** Given task 1 **
In the forum thread on SOLR joins, rewrite the paragraph beginning "Join works only within the shard" as a short bulleted list that keeps its main facts.
** Given task 2 **
In the entries that follow the forum thread, substitute "fresh basil leaf" for every "green basil leaf" and write the entries out again with nothing else changed. Leave the pictures out.

I'm running SOLR4 and run some join queries, for example - {!join from=some_id to=another_id}(a_id:55 AND some_type_id:3)
When I run single instance of SOLR4 (not cloud) this query returns 4 results, exactly how it is supposed to be.
But when I run it on SOLR cloud, with two shards and two replicas it returns only one result, while another 3 could be found in the index if searched directly by id, for example.
Any ideas what is wrong and/or how to fix it?
thanks in advance!
Join works only within the shard. Join will not work across the shards. I think one shard should having 3 documents matching the condition and another shard should have one. Complex joins across shards yet to come.
If you want join as mandatory feature, think about single shard with multiple replication as work around.

** Supplied data **

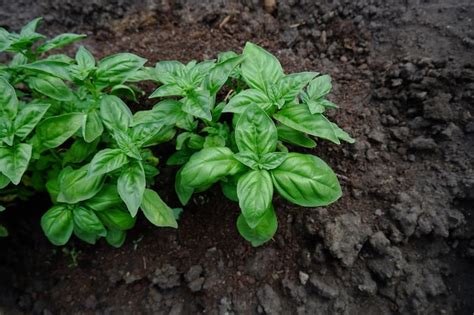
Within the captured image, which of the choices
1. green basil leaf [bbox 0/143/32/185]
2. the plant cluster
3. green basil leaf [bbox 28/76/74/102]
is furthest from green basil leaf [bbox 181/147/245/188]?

** Exercise answer 1 **
- Joins work only within a single shard, not across shards.
- One shard probably holds three of the matching documents and the other holds one.
- Complex joins across shards are not yet available.

** Exercise answer 2 **
Within the captured image, which of the choices
1. fresh basil leaf [bbox 0/143/32/185]
2. the plant cluster
3. fresh basil leaf [bbox 28/76/74/102]
is furthest from fresh basil leaf [bbox 181/147/245/188]?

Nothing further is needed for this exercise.